** START EXCERPTED DATA **
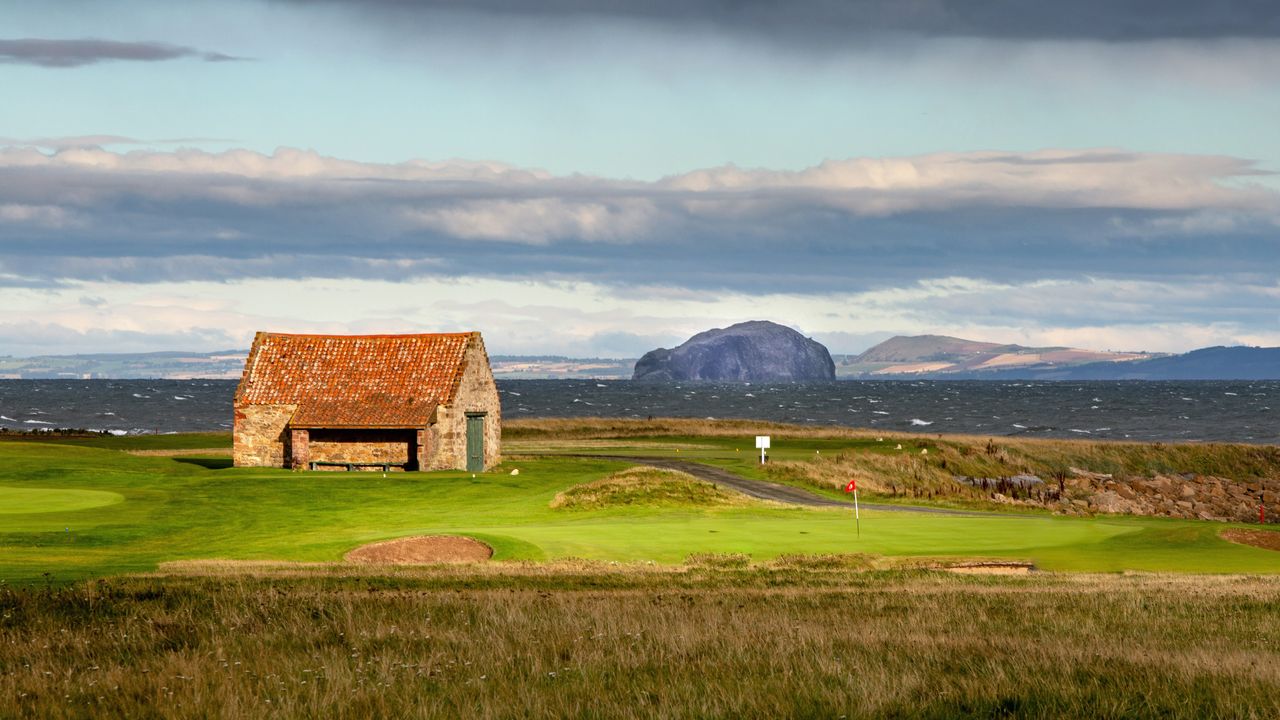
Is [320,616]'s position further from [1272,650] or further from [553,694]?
[1272,650]

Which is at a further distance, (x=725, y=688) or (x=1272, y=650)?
(x=1272, y=650)

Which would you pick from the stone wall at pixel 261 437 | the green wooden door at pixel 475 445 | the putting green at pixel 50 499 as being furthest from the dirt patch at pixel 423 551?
the stone wall at pixel 261 437

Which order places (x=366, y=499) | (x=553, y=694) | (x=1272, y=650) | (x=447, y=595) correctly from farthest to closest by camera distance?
(x=366, y=499)
(x=447, y=595)
(x=1272, y=650)
(x=553, y=694)

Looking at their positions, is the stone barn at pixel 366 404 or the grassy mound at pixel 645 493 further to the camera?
the stone barn at pixel 366 404

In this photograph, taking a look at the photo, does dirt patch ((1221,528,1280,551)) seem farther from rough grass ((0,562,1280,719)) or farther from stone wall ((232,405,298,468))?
stone wall ((232,405,298,468))

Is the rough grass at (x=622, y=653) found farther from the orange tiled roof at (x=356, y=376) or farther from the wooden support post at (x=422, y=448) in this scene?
the orange tiled roof at (x=356, y=376)

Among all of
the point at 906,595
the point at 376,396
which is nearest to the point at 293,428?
the point at 376,396

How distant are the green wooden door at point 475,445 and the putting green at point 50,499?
1675 centimetres

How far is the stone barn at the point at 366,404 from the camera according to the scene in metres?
55.6

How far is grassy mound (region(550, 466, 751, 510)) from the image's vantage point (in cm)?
4353

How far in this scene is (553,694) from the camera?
1202 cm

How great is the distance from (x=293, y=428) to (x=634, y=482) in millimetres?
17149

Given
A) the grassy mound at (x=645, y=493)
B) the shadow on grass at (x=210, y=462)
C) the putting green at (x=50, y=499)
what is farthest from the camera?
the shadow on grass at (x=210, y=462)

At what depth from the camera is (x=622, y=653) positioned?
14.1m
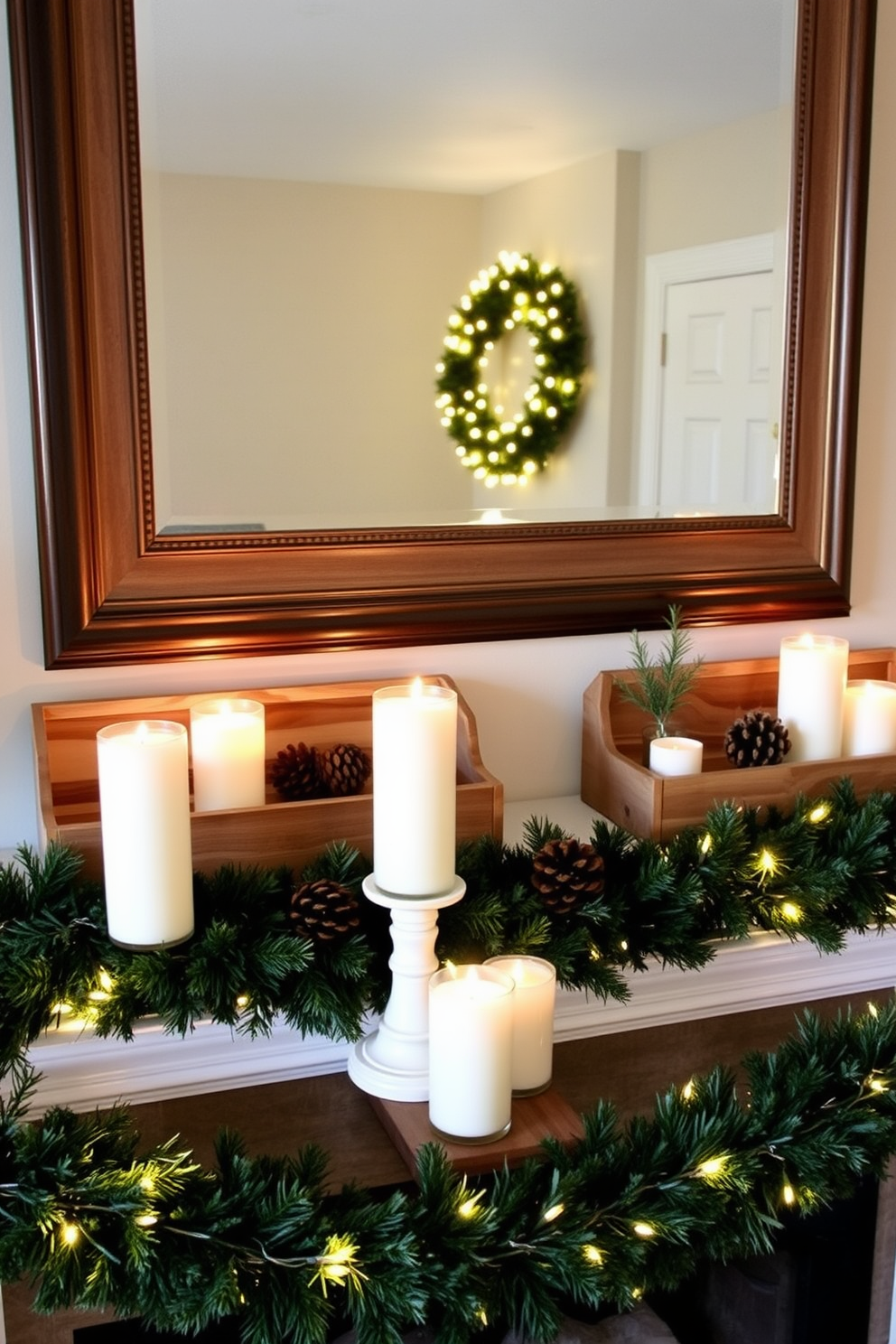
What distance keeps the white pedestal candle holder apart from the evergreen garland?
0.03m

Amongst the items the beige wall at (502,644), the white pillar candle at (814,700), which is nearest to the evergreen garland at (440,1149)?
the white pillar candle at (814,700)

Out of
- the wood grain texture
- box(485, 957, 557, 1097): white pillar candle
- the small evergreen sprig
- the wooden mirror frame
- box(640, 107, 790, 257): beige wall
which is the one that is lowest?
the wood grain texture

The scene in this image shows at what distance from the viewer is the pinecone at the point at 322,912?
3.76 ft

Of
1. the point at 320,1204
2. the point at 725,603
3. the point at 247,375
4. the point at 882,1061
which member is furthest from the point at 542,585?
the point at 320,1204

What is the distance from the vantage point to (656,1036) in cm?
145

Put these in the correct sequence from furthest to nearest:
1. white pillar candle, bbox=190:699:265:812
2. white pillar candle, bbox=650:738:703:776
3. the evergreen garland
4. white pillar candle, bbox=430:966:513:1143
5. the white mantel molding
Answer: white pillar candle, bbox=650:738:703:776 → white pillar candle, bbox=190:699:265:812 → the white mantel molding → white pillar candle, bbox=430:966:513:1143 → the evergreen garland

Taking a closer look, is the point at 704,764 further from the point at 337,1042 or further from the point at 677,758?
the point at 337,1042

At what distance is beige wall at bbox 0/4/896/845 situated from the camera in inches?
52.1

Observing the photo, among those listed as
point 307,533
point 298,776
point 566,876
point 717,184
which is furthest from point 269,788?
point 717,184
** END EXCERPTED DATA **
- _EXERCISE DESCRIPTION_
Give back the whole listing as it stands, minus its pictures.

- _SOLUTION TO THIS EXERCISE_
Is [320,616]'s position further from [1272,650] or further from [553,694]?
[1272,650]

Which is at a further distance, (x=725, y=688) or (x=1272, y=650)?
(x=1272, y=650)

Which would you pick from the stone wall at pixel 261 437 | the green wooden door at pixel 475 445 | the putting green at pixel 50 499 as being furthest from the dirt patch at pixel 423 551?
the stone wall at pixel 261 437

Which order places (x=366, y=499) | (x=553, y=694) | (x=1272, y=650) | (x=447, y=595) correctly from farthest to closest by camera distance?
(x=366, y=499)
(x=447, y=595)
(x=1272, y=650)
(x=553, y=694)

Looking at their positions, is the stone barn at pixel 366 404 or the grassy mound at pixel 645 493 further to the camera?
the stone barn at pixel 366 404

In this photograph, taking a look at the photo, does dirt patch ((1221,528,1280,551)) seem farther from rough grass ((0,562,1280,719)) or farther from stone wall ((232,405,298,468))?
stone wall ((232,405,298,468))

Is the rough grass at (x=622, y=653) found farther from the orange tiled roof at (x=356, y=376) or farther from the wooden support post at (x=422, y=448) in this scene?
the orange tiled roof at (x=356, y=376)

Among all of
the point at 906,595
the point at 376,396
which is nearest to the point at 293,428?
the point at 376,396

How distant are the green wooden door at point 475,445 and the putting green at point 50,499?
1675 centimetres

How far is the stone barn at the point at 366,404 from the camera according to the scene in metres?
55.6

How far is grassy mound (region(550, 466, 751, 510)) from the image's vantage point (in cm)?
4353

How far in this scene is (553,694) from the camera?
1202 cm

How great is the distance from (x=293, y=428) to (x=634, y=482) in millimetres?
17149

Given
A) the grassy mound at (x=645, y=493)
B) the shadow on grass at (x=210, y=462)
C) the putting green at (x=50, y=499)
what is farthest from the camera?
the shadow on grass at (x=210, y=462)

At what depth from the camera is (x=622, y=653) positioned?
14.1m
What distance keeps the white pedestal candle holder apart from the evergreen garland?
0.03m

Amongst the items the beige wall at (502,644), the white pillar candle at (814,700), which is nearest to the evergreen garland at (440,1149)?
the white pillar candle at (814,700)

Out of
- the wood grain texture
- box(485, 957, 557, 1097): white pillar candle
- the small evergreen sprig
- the wooden mirror frame
- box(640, 107, 790, 257): beige wall
which is the one that is lowest?
the wood grain texture

The scene in this image shows at what distance from the viewer is the pinecone at the point at 322,912?
3.76 ft

Of
1. the point at 320,1204
2. the point at 725,603
3. the point at 247,375
4. the point at 882,1061
which member is furthest from the point at 542,585?
the point at 320,1204

What is the distance from the vantage point to (656,1036) in cm?
145

Put these in the correct sequence from furthest to nearest:
1. white pillar candle, bbox=190:699:265:812
2. white pillar candle, bbox=650:738:703:776
3. the evergreen garland
4. white pillar candle, bbox=430:966:513:1143
5. the white mantel molding
Answer: white pillar candle, bbox=650:738:703:776 → white pillar candle, bbox=190:699:265:812 → the white mantel molding → white pillar candle, bbox=430:966:513:1143 → the evergreen garland

Taking a closer look, is the point at 704,764 further from the point at 337,1042 or further from the point at 677,758?
the point at 337,1042

At what distance is beige wall at bbox 0/4/896/845 situated from the camera in inches?
52.1

Observing the photo, among those listed as
point 307,533
point 298,776
point 566,876
point 717,184
which is furthest from point 269,788?
point 717,184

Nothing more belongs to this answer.